Many people will also misunderstand how the generative AI works confusing it with sentience. I can see this really confusing folks who default to trust, it could really cause some chaos. Thinking of stories of elderly who receive scam notices of family members in jail in a far off place, a conversational AI being able to send a text that looks like it’s from someone else, woof.
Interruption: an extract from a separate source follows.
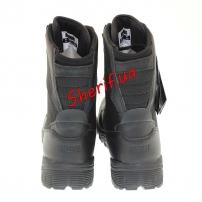 Ботинки Magnum Mach 2 8.0 Black 6
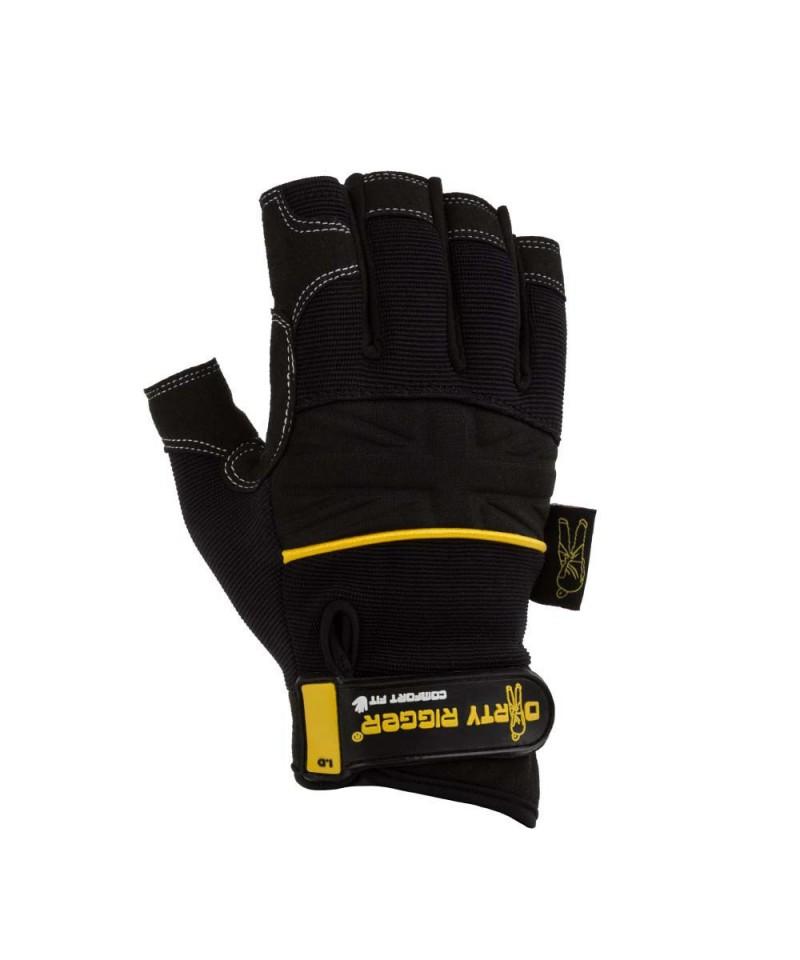 Dirty Rigger Comfort Fit™ Fingerless, Velikost L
As I was working on a conclusion to this, I thought, why not feed it my outline and see what it generates, and it continues to impress. ChatGPT is able to make a post more concise, and probably with less grammar mistakes:
ChatGPT is a cutting-edge natural language processing technology that is changing the way we think about customer support. In this post, we’ll explore the benefits and limitations of this technology, as well as its potential future applications.
First, let’s take a look at what ChatGPT is and how it works. Essentially, ChatGPT is a large language model trained by OpenAI that is able to understand and generate human-like text. This allows it to engage in conversation with users in a way that is natural and intuitive.
One of the most impressive aspects of ChatGPT is its ability to learn from previous conversations and improve its responses over time. This means that it can become more and more effective at handling customer queries and providing helpful answers.
However, ChatGPT is not perfect. Like any AI technology, it can sometimes produce responses that are inaccurate or inappropriate. For example, it may not understand the context of a conversation or may provide a response that is not relevant to the user’s query.
One potential limitation of ChatGPT is that it is not yet able to handle more complex customer support tasks. For example, it may struggle to handle requests for refunds or returns, or to provide detailed product information. This means that it is not yet ready to fully replace human customer support agents.
Another area where ChatGPT may not be as effective is in handling more emotional or personal interactions. For example, it may not be able to provide the same level of empathy and understanding as a human customer support agent.
Despite these limitations, ChatGPT has the potential to be a valuable tool for customer support teams. By handling routine queries and freeing up human agents to focus on more complex tasks, ChatGPT could help businesses improve their customer service and reduce their operating costs.
In some ways, ChatGPT is similar to autonomous cars. Just like autonomous cars, ChatGPT is a cutting-edge technology with the potential to revolutionize its industry. However, it is not yet ready to fully replace human workers, and there are still many challenges to overcome before it can reach its full potential.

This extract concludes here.